# [Exercise brief]
Write down each entry again, exactly as it reads.
── Input
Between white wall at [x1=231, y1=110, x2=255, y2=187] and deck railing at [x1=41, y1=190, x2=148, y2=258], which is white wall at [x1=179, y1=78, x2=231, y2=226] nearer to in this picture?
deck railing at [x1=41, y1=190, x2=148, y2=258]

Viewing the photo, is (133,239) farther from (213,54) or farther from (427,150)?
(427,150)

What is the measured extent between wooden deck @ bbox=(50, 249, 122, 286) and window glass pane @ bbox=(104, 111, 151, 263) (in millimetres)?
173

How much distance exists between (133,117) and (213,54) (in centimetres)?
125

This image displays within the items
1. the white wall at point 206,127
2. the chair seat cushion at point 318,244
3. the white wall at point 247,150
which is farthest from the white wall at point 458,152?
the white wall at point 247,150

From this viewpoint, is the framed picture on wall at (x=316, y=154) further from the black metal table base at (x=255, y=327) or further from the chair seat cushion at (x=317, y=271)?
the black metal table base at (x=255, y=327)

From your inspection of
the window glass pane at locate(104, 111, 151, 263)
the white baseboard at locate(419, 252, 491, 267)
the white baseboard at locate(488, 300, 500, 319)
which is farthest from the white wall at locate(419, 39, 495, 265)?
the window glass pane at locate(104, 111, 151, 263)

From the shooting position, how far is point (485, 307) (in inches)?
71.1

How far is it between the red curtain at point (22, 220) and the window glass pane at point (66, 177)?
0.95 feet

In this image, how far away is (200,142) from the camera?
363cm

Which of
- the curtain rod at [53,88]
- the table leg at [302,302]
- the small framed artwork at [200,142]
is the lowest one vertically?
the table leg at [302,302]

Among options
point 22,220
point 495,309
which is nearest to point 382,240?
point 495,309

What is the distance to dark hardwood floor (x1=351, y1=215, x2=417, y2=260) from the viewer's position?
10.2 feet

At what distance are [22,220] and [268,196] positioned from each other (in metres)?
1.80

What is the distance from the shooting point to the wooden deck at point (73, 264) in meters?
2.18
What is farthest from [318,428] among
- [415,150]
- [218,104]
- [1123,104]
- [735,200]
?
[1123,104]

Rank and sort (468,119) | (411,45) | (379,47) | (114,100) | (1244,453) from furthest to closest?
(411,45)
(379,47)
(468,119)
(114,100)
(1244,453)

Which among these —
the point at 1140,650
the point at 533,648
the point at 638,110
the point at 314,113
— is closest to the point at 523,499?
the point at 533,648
────
# [Output]
Between white wall at [x1=231, y1=110, x2=255, y2=187] and deck railing at [x1=41, y1=190, x2=148, y2=258], which is white wall at [x1=179, y1=78, x2=231, y2=226] nearer to in this picture?
deck railing at [x1=41, y1=190, x2=148, y2=258]

Viewing the photo, is (133,239) farther from (213,54) or farther from (427,150)?
(427,150)

What is the measured extent between wooden deck @ bbox=(50, 249, 122, 286) and window glass pane @ bbox=(104, 111, 151, 263) (in millimetres)?
173

How much distance exists between (133,117) and (213,54) (in centimetres)?
125

This image displays within the items
1. the white wall at point 206,127
2. the chair seat cushion at point 318,244
3. the white wall at point 247,150
which is farthest from the white wall at point 458,152?
the white wall at point 247,150

From this viewpoint, is the framed picture on wall at (x=316, y=154) further from the black metal table base at (x=255, y=327) or further from the chair seat cushion at (x=317, y=271)?
the black metal table base at (x=255, y=327)

From your inspection of
the window glass pane at locate(104, 111, 151, 263)
the white baseboard at locate(419, 252, 491, 267)
the white baseboard at locate(488, 300, 500, 319)
which is farthest from the white wall at locate(419, 39, 495, 265)?
the window glass pane at locate(104, 111, 151, 263)

From the shooting position, how far is point (485, 307) (in inches)?
71.1

How far is it between the red curtain at point (22, 220) and the window glass pane at point (66, 177)?
0.95 feet

In this image, how far away is (200,142) from the camera?
363cm

Which of
- the curtain rod at [53,88]
- the table leg at [302,302]
- the small framed artwork at [200,142]
is the lowest one vertically?
the table leg at [302,302]

Among options
point 22,220
point 495,309
which is nearest to point 382,240?
point 495,309

What is the distance to dark hardwood floor (x1=351, y1=215, x2=417, y2=260) from the viewer's position?
10.2 feet

At what distance are [22,220] and [268,196] positioned from each other (in metres)?
1.80

What is the distance from the shooting point to the wooden deck at point (73, 264) in meters?
2.18
What is farthest from [318,428] among
- [415,150]
- [218,104]
- [1123,104]
- [735,200]
?
[1123,104]

Rank and sort (468,119) | (411,45) | (379,47) | (114,100) | (1244,453) from furthest to closest?
(411,45)
(379,47)
(468,119)
(114,100)
(1244,453)

Which among these —
the point at 1140,650
the point at 533,648
the point at 638,110
the point at 314,113
— is closest to the point at 523,499?
the point at 533,648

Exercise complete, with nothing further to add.